WORK INSTRUCTIONS:
Arrange the lines as a JSON list of strings, one string per line and blank lines omitted, starting at the line that has "Between (x=817, y=248)" and ending after the line that has "9.61 metres".

EXTRACTED RECORDS:

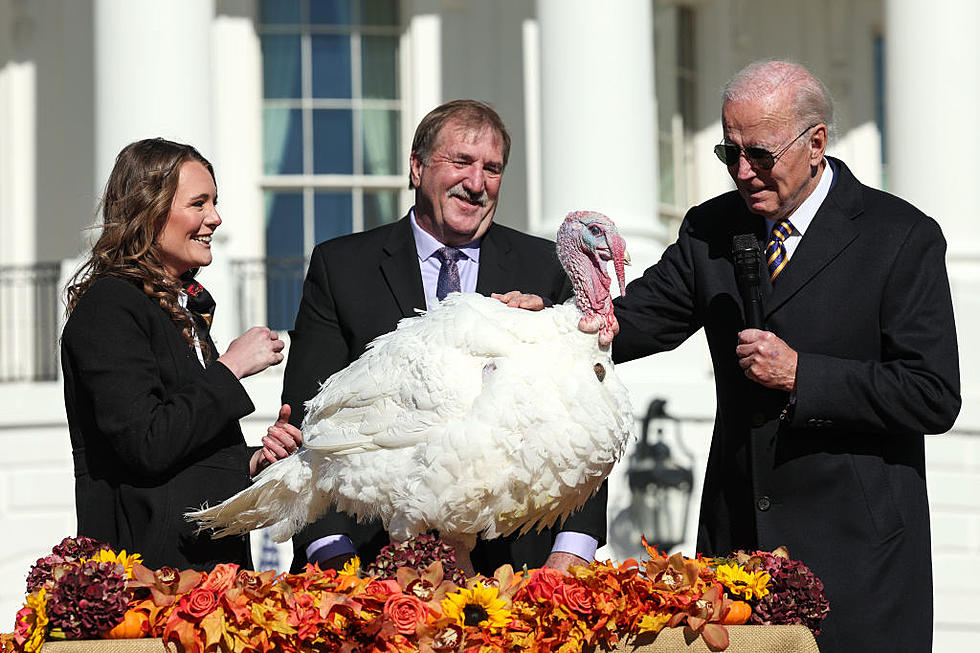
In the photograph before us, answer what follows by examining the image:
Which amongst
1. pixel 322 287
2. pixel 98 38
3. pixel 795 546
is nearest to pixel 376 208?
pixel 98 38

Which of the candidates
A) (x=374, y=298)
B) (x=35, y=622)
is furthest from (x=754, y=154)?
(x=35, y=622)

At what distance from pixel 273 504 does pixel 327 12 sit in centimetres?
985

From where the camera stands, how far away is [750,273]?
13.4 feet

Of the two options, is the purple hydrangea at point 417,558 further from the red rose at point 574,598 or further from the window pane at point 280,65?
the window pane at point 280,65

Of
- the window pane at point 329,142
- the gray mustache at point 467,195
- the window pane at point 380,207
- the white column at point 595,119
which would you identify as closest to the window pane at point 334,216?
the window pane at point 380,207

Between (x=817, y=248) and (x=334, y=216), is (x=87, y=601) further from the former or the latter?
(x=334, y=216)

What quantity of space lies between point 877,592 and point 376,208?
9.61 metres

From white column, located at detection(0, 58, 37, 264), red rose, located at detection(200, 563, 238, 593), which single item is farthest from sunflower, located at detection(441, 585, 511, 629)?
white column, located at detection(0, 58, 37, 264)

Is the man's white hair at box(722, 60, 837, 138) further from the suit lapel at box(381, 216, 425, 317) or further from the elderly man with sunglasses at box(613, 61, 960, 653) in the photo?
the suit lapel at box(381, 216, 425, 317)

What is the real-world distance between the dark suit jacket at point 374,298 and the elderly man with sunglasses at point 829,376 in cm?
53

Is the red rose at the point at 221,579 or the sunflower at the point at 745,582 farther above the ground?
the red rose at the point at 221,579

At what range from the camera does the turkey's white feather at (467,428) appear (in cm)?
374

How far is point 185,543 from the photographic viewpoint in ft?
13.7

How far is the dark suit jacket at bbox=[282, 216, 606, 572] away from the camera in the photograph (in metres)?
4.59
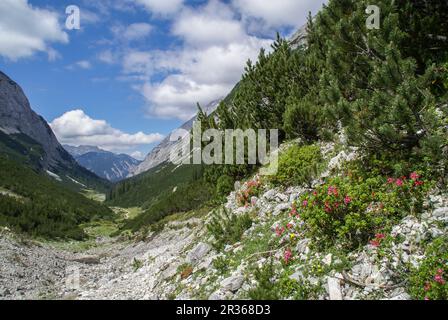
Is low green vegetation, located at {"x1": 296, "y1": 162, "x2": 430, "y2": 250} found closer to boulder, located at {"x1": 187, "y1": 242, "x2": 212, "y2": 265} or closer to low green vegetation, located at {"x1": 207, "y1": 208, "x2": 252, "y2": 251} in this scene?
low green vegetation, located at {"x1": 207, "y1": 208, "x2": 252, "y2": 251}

* * *

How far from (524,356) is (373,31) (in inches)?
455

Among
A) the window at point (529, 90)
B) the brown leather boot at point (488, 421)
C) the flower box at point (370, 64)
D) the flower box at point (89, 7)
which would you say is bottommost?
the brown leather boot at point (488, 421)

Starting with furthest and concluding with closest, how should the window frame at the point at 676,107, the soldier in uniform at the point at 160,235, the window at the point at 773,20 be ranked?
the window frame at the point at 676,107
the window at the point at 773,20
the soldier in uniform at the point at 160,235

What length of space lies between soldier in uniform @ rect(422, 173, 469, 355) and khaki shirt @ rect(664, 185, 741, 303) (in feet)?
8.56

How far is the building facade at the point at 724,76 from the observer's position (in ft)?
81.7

RESULT:
[
  "Between (x=817, y=248) and (x=334, y=216), is (x=87, y=601) further from the former or the latter?",
  "(x=334, y=216)",
  "What quantity of space lies between point 877,592 and point 376,208?",
  "9.61 metres"
]